Сент-Роз заволновался, опасаясь, что останется с Луиджи наедине, однако все обошлось: Луиджи тоже пожелал лечь.

Когда Сент-Роз остался в своей комнате один, погасил свет и лег в кровать, он впервые заметил, что крылья бабочек на противоположной стене фосфоресцируют, напоминая — но почему? — макеты вражеских самолетов, которые были подвешены в Виллачидро к потолку той комнаты, где летные экипажи проходили инструктаж. Он закрыл глаза. Было очень холодно. Недавний эпизод больше, чем история с немецкими танкистами, убедил его, что рано или поздно, вольно или невольно, Сандра поставит его в опасное положение. Мысль о том, что какая-нибудь экстравагантная выходка этой женщины может помешать побегу, была для него невыносима. Он еще раз мысленно взвесил все трудности, которые придется преодолеть, чтобы выехать из Рима и перейти линию фронта через Абруццкие горы и завалы снега. Во сне его мучили кошмары. Ему чудились приводящие в ужас стальные гладкие стены без единой щели, сквозь которую можно было бы выбраться наружу.


На другой день после полудня Сандра медленно поднялась на верхний этаж. Внизу, в маленькой гостиной, маркиза принимала своих старых приятельниц, угощая их сладковатым эрзац-кофе с привкусом солода и печеньем из фасоли. На улице шел дождь. Сандра прошла в комнатку, где прежде жила прислуга, а затем был устроен склад всякого старья. Здесь стояли сундуки, большая клетка для птиц, деревянный манекен, принадлежавший, видимо, маркизе — с тонкой талией и торчащим задом, какие создавал модный когда-то тугой корсет, — и невольно наводивший на мысль о молодом, нежном и горячем теле. Рядом за стенкой Сент-Роз включил радио, и Сандра услышала эхо гигантской грозы, опустошавшей землю. Со вчерашнего дня она ощущала себя словно на вершине пирамиды чувств, воспоминаний, вокруг которой простиралась серая пустыня. Через несколько минут Сандра постучала в соседнюю дверь. В тусклом свете комнаты она увидела Сент-Роза, который с удивлением смотрел на нее, словно пытаясь угадать ее намерения. Возможно, он уже не сомневался, что ее прекрасное шелковое кимоно с изящно вышитыми цветами надето прямо на голое тело. Глаза его слегка щурились. Он был в синей шерстяной фуфайке с засученными рукавами.

— Я вам помешала?

— Нисколько! — сказал он и тут же приглушил радио.

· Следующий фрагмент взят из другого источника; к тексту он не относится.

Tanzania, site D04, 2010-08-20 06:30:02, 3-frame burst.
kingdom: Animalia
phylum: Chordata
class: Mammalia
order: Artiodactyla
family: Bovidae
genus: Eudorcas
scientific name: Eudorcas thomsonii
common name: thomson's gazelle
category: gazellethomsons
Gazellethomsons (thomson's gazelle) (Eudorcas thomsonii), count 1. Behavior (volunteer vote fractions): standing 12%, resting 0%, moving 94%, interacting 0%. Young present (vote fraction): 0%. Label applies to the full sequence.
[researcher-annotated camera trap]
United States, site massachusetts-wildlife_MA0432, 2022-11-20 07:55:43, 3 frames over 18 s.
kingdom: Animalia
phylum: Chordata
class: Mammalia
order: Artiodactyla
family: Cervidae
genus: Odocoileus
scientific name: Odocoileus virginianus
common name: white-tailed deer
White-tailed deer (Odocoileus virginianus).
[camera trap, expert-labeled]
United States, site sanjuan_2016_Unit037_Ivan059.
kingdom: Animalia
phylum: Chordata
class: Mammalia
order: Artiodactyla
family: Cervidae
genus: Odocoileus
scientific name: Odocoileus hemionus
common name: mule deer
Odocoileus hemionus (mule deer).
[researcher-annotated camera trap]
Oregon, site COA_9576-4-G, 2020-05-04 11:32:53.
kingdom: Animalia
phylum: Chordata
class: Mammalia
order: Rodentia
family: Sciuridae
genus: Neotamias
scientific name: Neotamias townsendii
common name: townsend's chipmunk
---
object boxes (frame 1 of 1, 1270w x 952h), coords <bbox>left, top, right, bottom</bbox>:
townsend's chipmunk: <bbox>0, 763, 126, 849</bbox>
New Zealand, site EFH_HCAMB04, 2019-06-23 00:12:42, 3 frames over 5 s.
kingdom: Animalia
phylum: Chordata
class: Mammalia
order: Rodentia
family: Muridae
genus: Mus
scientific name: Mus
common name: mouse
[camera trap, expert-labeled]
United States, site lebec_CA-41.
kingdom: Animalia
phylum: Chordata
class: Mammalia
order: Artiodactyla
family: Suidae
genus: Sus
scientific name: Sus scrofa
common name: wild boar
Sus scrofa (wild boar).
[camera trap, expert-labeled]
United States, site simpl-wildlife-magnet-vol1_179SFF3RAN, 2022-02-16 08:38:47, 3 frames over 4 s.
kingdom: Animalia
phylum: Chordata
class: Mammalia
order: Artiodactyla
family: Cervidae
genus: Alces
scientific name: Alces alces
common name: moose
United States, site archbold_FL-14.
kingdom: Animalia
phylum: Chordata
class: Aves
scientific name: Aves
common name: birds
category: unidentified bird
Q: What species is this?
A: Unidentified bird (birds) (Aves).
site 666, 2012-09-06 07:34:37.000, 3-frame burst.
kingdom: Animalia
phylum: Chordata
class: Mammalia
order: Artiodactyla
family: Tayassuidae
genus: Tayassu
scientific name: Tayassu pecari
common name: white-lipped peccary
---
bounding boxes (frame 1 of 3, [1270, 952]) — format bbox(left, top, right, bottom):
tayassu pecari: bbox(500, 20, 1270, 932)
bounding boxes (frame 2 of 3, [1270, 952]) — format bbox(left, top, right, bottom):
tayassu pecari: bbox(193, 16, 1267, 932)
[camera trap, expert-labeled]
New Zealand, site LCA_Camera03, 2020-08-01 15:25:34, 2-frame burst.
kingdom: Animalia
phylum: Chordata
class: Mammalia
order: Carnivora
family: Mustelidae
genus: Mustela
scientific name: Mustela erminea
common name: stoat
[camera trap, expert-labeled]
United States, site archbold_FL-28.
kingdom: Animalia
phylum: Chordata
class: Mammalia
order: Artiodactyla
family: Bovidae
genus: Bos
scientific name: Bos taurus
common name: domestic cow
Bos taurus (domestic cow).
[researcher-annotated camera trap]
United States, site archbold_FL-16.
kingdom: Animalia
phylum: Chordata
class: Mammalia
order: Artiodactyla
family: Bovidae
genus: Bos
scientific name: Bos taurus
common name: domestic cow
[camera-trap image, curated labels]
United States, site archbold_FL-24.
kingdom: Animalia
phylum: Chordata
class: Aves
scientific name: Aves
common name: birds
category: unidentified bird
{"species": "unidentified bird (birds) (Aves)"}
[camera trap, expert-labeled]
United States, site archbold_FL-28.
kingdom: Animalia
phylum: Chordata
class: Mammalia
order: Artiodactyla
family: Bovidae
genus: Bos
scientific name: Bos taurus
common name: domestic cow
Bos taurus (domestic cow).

— Мне хочется поговорить с кем-нибудь.

— В таком случае вы правильно сделали…

Он говорил искренне, но казался встревоженным.

— Идет дождь, — сказала Сандра, — и в доме у нас полно старух.

— Понимаю.

Она подумала о другом человеке, с которым должна была встретиться в это самое время в Париоли.

— Да садитесь же, — сказал Сент-Роз.

Она опустилась в кресло. Пока он загружал печурку дровами, она думала о том, что Сент-Роз ничем не сумеет помочь ей и что ей никак не удается заставить людей понять ее.

Она хорошо сознавала, что ритм ее жизни похож на череду набегающих волн, отделенных одна от другой глубокими пустотами. В эту минуту огромный вал нес ее к катастрофе. Наклонившись вперед с сигаретой в руке, Сандра смотрела на Сент-Роза, внимательно следя за его движениями.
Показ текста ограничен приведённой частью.